1946’dan başlayan, özellikle son yıllarda kızışan çekişmenin nedeni; tek tipçi ve dayatmacı CHP nizamına karşın, farklılıkların özgürce kendisini ifade edebileceği yeni bir zemin inşa etme hareketinin destek bulmasıdır. Yani artık İttihat ve Terakki zemini miadını doldurmuştur. Kuvvetli direnişin arkasındaki sebep budur. Fakat bu o kadar basit değil. Farklı çıkar grupları, başka mikro noktalarda buluşurken, yer yer kesişen ve birleşen kümeler gibi olması, bu hareketi zorlamakta ve bir noktaya kadar izin vermektedir.
Tabi en şaşırtıcı olan da yıllarca karşısında durdukları şeyin nasıl değişeceğini bilemeyen ve sadece eleştirmekle, “aydın” olma konforunu yaşayan aydınlarımız diyebiliriz.
Ne var ki farkında bile değiller. Kimileri, nefrete teslim oldular ve kendileri bile nedenini bilmiyor/anlamıyor.
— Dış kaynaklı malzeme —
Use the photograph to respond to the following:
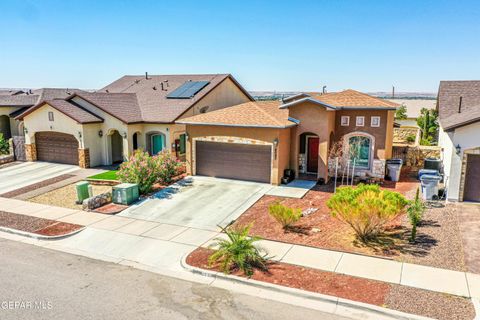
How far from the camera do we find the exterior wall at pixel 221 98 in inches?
1023

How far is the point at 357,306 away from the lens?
8891 mm

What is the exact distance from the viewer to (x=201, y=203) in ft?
56.5

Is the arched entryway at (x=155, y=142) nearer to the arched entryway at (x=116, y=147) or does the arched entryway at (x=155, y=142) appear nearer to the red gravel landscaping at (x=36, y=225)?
the arched entryway at (x=116, y=147)

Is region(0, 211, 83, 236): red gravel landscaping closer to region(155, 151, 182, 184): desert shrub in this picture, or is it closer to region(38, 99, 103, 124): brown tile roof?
region(155, 151, 182, 184): desert shrub

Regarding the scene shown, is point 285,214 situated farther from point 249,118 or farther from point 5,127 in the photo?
point 5,127

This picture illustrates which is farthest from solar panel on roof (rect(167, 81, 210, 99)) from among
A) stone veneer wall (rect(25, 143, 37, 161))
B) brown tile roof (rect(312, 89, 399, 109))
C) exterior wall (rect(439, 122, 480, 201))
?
exterior wall (rect(439, 122, 480, 201))

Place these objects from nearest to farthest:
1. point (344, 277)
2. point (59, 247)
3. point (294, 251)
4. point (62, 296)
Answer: point (62, 296) → point (344, 277) → point (294, 251) → point (59, 247)

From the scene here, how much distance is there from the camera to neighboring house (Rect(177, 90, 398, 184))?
19594mm

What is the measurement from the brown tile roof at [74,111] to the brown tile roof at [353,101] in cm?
1437

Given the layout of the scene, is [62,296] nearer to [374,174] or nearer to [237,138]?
[237,138]

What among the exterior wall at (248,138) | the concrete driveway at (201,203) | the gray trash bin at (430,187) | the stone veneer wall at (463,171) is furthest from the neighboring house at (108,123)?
the stone veneer wall at (463,171)

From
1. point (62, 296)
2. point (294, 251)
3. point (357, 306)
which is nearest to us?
point (357, 306)

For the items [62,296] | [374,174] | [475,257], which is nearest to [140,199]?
[62,296]

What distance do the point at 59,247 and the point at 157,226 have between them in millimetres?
3500
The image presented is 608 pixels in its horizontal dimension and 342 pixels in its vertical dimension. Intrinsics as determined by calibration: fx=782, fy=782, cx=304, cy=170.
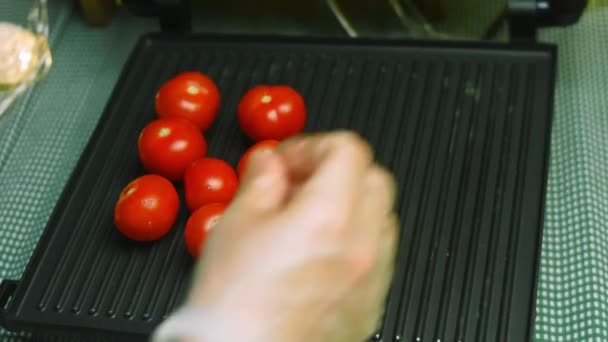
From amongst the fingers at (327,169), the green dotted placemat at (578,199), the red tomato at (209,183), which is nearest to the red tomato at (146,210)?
the red tomato at (209,183)

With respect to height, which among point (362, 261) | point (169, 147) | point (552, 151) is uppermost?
point (362, 261)

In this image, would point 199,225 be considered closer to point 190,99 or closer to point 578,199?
point 190,99

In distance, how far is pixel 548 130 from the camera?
3.29 ft

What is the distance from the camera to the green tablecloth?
3.09 feet

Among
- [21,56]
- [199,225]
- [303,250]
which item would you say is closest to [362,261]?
[303,250]

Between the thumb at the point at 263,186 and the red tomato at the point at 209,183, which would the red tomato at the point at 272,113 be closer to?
the red tomato at the point at 209,183

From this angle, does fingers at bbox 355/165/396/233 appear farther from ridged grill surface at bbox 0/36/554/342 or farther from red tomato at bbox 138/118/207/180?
red tomato at bbox 138/118/207/180

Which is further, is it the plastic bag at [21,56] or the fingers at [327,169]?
the plastic bag at [21,56]

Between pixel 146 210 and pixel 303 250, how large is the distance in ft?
2.10

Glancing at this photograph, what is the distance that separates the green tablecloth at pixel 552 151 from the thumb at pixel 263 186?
680mm

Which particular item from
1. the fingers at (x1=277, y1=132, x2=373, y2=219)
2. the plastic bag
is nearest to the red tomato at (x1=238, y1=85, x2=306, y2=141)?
the plastic bag

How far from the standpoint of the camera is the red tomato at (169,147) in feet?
3.19

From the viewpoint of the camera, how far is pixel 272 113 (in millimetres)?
1004

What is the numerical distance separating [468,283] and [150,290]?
14.0 inches
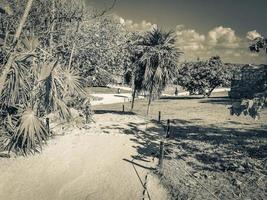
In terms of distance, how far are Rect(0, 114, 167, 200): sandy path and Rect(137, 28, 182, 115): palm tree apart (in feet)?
25.7

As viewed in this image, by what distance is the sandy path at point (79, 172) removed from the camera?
30.2 ft

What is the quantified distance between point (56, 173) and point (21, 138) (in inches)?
66.6

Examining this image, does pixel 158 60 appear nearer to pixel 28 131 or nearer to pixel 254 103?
pixel 28 131

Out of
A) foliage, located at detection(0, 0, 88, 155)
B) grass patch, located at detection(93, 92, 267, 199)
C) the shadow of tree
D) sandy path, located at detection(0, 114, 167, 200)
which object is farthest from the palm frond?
the shadow of tree

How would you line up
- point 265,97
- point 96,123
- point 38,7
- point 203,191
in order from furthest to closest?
point 96,123, point 38,7, point 203,191, point 265,97

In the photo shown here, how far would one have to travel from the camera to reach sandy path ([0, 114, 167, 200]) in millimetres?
9195

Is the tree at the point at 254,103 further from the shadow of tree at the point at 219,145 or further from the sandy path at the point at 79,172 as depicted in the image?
the shadow of tree at the point at 219,145

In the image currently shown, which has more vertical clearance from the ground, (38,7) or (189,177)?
(38,7)

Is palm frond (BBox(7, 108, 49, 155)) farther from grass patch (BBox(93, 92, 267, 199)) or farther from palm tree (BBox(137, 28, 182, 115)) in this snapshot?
palm tree (BBox(137, 28, 182, 115))

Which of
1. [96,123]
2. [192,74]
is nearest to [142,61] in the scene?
[96,123]

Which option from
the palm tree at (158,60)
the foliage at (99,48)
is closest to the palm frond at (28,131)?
the foliage at (99,48)

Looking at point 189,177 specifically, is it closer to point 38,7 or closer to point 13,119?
point 13,119

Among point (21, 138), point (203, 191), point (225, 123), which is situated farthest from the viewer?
point (225, 123)

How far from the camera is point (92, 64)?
2377 centimetres
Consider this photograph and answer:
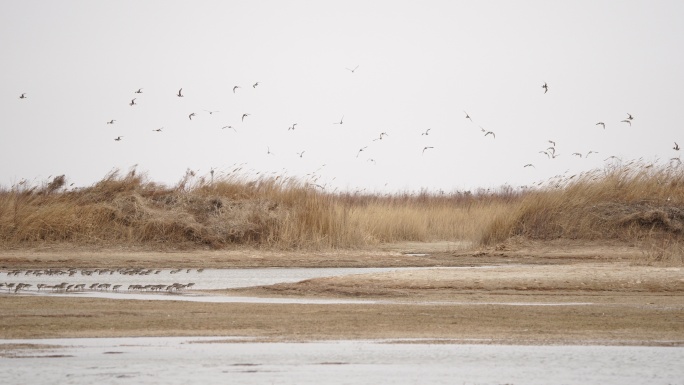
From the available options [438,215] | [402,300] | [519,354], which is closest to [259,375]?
[519,354]

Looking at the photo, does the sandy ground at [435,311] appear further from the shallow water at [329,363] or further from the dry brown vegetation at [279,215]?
the dry brown vegetation at [279,215]

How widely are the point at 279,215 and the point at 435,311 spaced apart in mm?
17663

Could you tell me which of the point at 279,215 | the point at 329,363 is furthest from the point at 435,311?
the point at 279,215

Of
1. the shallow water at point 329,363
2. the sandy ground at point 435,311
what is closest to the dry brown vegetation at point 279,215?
the sandy ground at point 435,311

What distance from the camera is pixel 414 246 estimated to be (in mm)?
36500

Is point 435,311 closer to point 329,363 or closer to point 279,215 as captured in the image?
point 329,363

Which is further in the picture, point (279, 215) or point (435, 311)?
point (279, 215)

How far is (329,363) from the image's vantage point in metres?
12.7

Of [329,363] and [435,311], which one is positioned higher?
[329,363]

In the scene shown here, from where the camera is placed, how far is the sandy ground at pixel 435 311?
14.9 meters

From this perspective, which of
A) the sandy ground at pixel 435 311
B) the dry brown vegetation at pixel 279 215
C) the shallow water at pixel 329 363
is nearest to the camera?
the shallow water at pixel 329 363

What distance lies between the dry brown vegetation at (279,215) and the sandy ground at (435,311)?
18.3ft

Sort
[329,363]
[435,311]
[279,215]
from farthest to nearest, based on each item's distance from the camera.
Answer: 1. [279,215]
2. [435,311]
3. [329,363]

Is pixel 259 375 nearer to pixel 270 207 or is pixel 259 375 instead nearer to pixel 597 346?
pixel 597 346
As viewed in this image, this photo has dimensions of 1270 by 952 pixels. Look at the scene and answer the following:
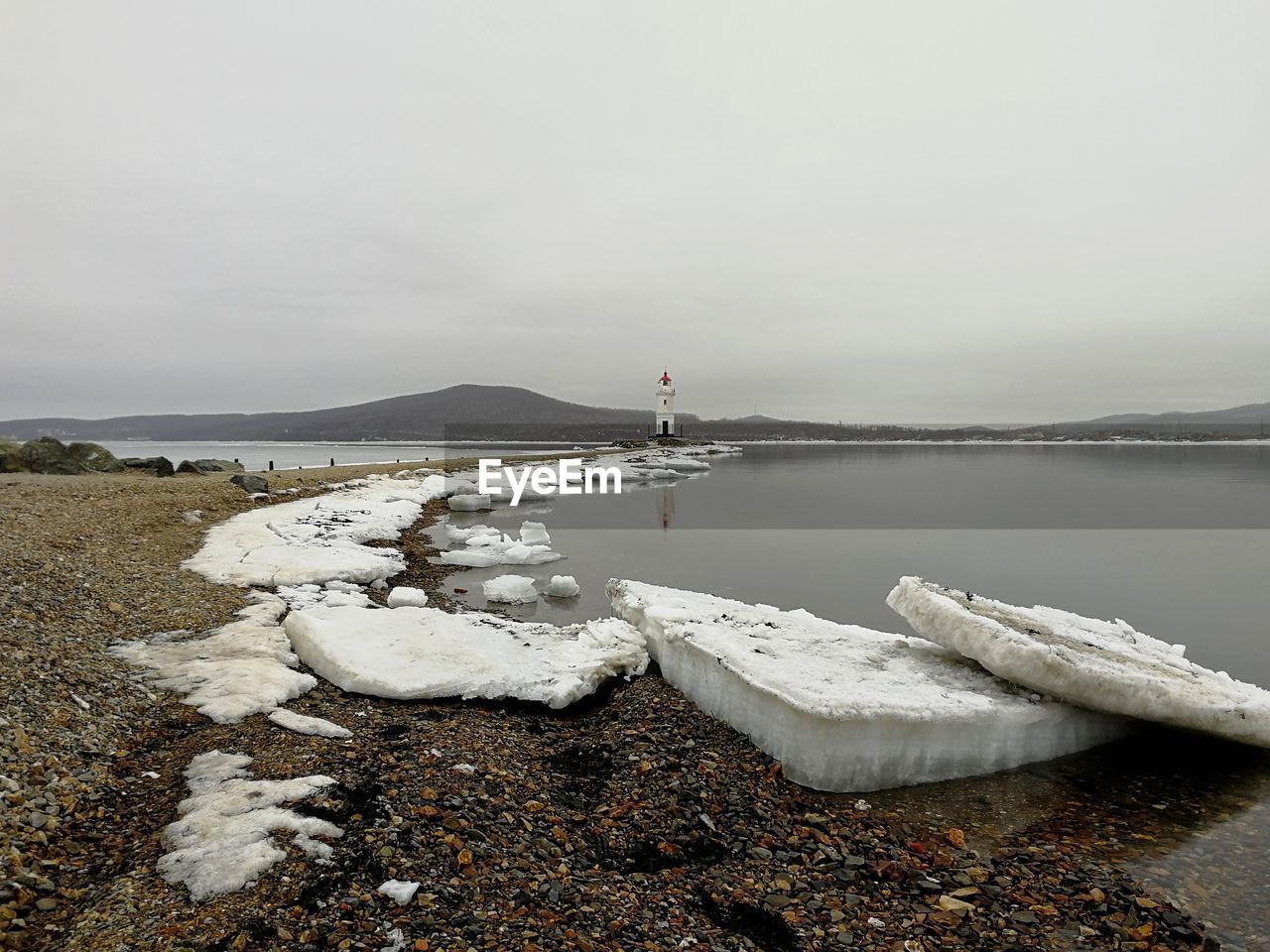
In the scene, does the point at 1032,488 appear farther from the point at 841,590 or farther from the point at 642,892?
the point at 642,892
Bahse konu elbette eski nizamcıların nefreti değil. Zira bundan doğal ne var. Eleştirilmesi gereken, bunun dışında kalan ama üretmeyen aydınlarımız. Bütün kakafoni veya kaos görüntüsü buradan kaynaklı. Yeni ya da farklı bir şey söyleyen yok. Genelde batı örnekleri ortaya konuyor. İyi de İttihat ve Terakki de dönemin bir batı örneği değil miydi? Batı’nın desteklediği, Paris ve Brüksel gibi şehirlerde merkezi bulunan bu örgüt, kendi içindeki farklılıkları bile yok eden bir örgüte nasıl da dönüşmüştü. Belki de en başından amaçlanan buydu. Ya da büyük bir cemiyet olabilmek için, o farklılıklar birer araçtı. Neticede ezberler, alıntılar, bu topluma-coğrafyaya aynıyla uymamış, uymuyor. Çünkü coğrafyalar, toplumlar ve medeniyet başka başka… Keşke özgün olmanın peşinden gidilebilseydi ve bunu bizim aydınlarımız ve bilim adamlarımız ortaya koysaydı.
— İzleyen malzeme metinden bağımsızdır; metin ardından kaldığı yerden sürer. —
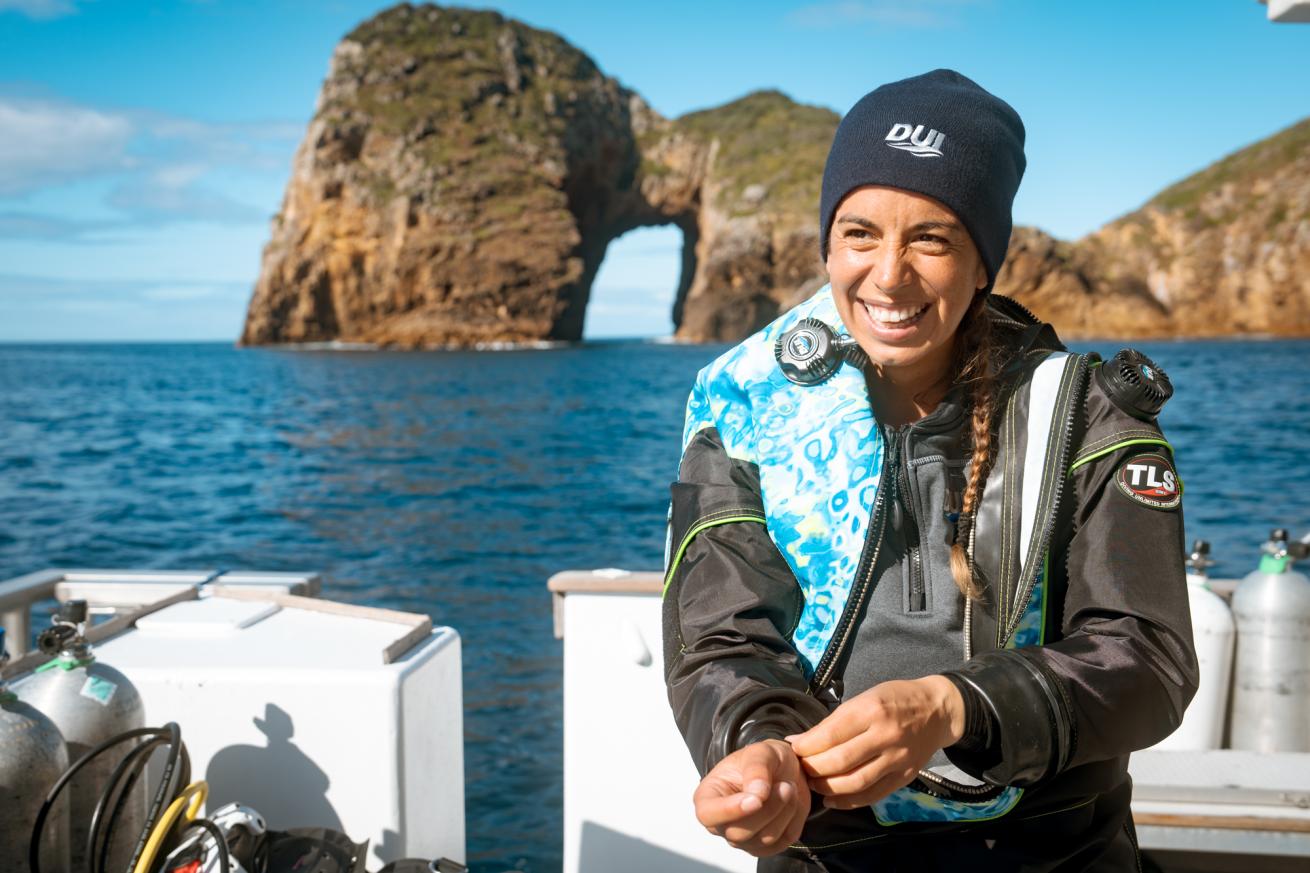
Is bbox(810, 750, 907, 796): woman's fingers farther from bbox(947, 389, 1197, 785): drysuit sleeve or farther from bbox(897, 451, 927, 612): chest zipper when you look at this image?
bbox(897, 451, 927, 612): chest zipper

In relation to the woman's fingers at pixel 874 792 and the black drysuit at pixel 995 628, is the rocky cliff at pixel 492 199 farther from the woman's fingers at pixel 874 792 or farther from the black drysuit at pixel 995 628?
the woman's fingers at pixel 874 792

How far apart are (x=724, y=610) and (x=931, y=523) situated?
0.31 m

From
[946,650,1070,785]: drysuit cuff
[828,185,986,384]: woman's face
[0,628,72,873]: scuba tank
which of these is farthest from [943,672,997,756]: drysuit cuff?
[0,628,72,873]: scuba tank

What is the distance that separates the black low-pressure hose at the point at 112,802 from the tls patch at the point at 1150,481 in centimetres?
202

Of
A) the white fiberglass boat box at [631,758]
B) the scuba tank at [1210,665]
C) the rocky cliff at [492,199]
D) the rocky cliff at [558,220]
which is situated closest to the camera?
the white fiberglass boat box at [631,758]

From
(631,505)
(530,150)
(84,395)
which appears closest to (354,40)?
(530,150)

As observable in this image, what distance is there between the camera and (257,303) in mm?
85250

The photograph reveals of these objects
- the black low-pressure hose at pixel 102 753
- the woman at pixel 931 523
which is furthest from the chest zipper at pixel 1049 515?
the black low-pressure hose at pixel 102 753

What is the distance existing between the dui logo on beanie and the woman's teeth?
0.67 feet

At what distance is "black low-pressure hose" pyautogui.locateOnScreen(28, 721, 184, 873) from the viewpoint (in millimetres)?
2236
Bir siyasi parti, fark yaratmak için ortaya çıktı.
Ancak bu sadece bir partinin işi değil. Bu konuda aydınlarımızın ortaya koyacağı modellere, fikri tartışma ve önerilerine ihtiyacımız var.
Türkiye entelektüeli maalesef, güncel siyasetin kışkırtıcı cazibesine yenik düşerken, üretmeyi ihmal ediyor. Kopyala yapıştırıcılardan farklı olarak, bu zamana kadar üretilmiş bilgiden yararlanarak, yeni kapılar açmak ve bir şeyler sunmak gerekmez mi! Kaldı ki medeniyetlerin beşiği bir bölge olarak zengin bir kaynağa da sahibiz. Batı da bunlardan yararlandı ama kendi toplumuna uygun olanı arayarak ve aralarındaki çatışmaları da masaya yatırarak...
Öncesinde kanlı mezhep savaşları ve katliamlarla... Sömürerek Afrika’nın kara çocuklarını, daha daha fazla elmas için… Yolları, kansız bir yol değildi; ahlâki de. Kendi çocuklarını yiyen devrimleri de oldu. Geldikleri yere ancak varabildiler.
Ancak, ekonomileri bozulunca, hümanizma makyajları da bir bir dökülüyor. Irkçı saldırılar yayılmakla kalmıyor birçok yerde politik karşılık da bulmaya başladı. Yani yüz elli yıllık modelimiz de alarm veriyor. İlkesiz, tutarsız yaklaşımları ve çifte standartları, toplumlarını da aydınlarını da çok rahatsız etmiyor.
Çünkü “Beyaz adam üstündür!” efsanesi hortladı bile çoktan. Yalpalamaktan yorgun düşen biz, ne yapmalıyız? Elbette, hakkın galebe çalacağı bir temel prensiple… İyi bir “şey” olması umudu ve beklentisiyle… Yeni bir şey söylemek /doğurmak zorundayız. Belki de buna gebedir bunca sancı.